* Stated task A
In the wise men passage, what gifts did the wise men offer the child?
* Stated task B
Repeat a section of the wise men passage word for word. Begin at the words "7Then Herod summoned" and stop after "by another way.".
* Stated task C
Summarize the wise men passage in two sentences.

* Extract provided
------------

Let’s Give the Gift of Kindness
January 7, 2007
The Rev. Dr. Anthony J. Godlefski, Pastor
Montgomery United Methodist Church
The Visit of the Wise Men
1Now after Jesus was born in Bethlehem of Judea in the days of Herod the king, behold, wise men from the east came to Jerusalem, 2saying, "Where is he who has been born king of the Jews? For we saw his star when it rose and have come to worship him." 3When Herod the king heard this, he was troubled, and all Jerusalem with him; 4and assembling all the chief priests and scribes of the people, he inquired of them where the Christ was to be born. 5They told him, "In Bethlehem of Judea, for so it is written by the prophet:
6"'And you, O Bethlehem, in the land of Judah,
are by no means least among the rulers of Judah;
for from you shall come a ruler
who will shepherd my people Israel.'"
7Then Herod summoned the wise men secretly and ascertained from them what time the star had appeared. 8And he sent them to Bethlehem, saying, "Go and search diligently for the child, and when you have found him, bring me word, that I too may come and worship him." 9After listening to the king, they went on their way. And behold, the star that they had seen when it rose went before them until it came to rest over the place where the child was. 10When they saw the star, they rejoiced exceedingly with great joy. 11And going into the house they saw the child with Mary his mother, and they fell down and worshiped him. Then, opening their treasures, they offered him gifts, gold and frankincense and myrrh. 12And being warned in a dream not to return to Herod, they departed to their own country by another way.

------------

* Information provided

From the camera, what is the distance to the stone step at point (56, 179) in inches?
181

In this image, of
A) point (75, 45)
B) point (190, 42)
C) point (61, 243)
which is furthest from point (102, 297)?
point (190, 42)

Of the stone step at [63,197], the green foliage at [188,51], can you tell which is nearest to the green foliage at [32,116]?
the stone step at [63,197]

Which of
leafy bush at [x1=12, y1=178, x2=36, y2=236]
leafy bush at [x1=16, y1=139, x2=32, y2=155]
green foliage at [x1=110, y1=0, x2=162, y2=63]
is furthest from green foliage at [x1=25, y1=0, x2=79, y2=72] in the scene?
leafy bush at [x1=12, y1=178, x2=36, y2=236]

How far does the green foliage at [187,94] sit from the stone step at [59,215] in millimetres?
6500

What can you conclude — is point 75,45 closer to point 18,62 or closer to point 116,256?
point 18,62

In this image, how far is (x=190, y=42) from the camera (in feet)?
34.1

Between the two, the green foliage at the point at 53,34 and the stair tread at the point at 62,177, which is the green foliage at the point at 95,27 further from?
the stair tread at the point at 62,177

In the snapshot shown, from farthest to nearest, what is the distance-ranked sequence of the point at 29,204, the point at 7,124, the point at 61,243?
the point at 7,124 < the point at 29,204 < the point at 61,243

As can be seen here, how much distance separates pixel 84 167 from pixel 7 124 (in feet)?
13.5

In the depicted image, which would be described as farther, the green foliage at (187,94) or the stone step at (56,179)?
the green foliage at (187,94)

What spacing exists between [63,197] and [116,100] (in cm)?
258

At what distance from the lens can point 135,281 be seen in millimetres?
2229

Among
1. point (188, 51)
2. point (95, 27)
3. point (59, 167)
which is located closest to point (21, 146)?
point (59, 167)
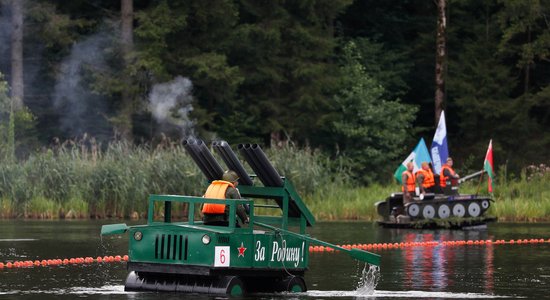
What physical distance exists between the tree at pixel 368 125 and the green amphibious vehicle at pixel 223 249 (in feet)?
111

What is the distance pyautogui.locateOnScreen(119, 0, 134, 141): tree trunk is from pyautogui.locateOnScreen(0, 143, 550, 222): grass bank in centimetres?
947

------------

* Full output A
Gold, frankincense and myrrh.

* Full output B
7Then Herod summoned the wise men secretly and ascertained from them what time the star had appeared. 8And he sent them to Bethlehem, saying, "Go and search diligently for the child, and when you have found him, bring me word, that I too may come and worship him." 9After listening to the king, they went on their way. And behold, the star that they had seen when it rose went before them until it came to rest over the place where the child was. 10When they saw the star, they rejoiced exceedingly with great joy. 11And going into the house they saw the child with Mary his mother, and they fell down and worshiped him. Then, opening their treasures, they offered him gifts, gold and frankincense and myrrh. 12And being warned in a dream not to return to Herod, they departed to their own country by another way.

* Full output C
Wise men from the east came to Jerusalem seeking the newborn king of the Jews, which troubled Herod, who learned from the chief priests and scribes that the Christ was to be born in Bethlehem and sent the wise men there to find the child. Following the star to the house, they worshiped the child with Mary his mother and offered gold, frankincense and myrrh, and, warned in a dream not to return to Herod, they went home by another way.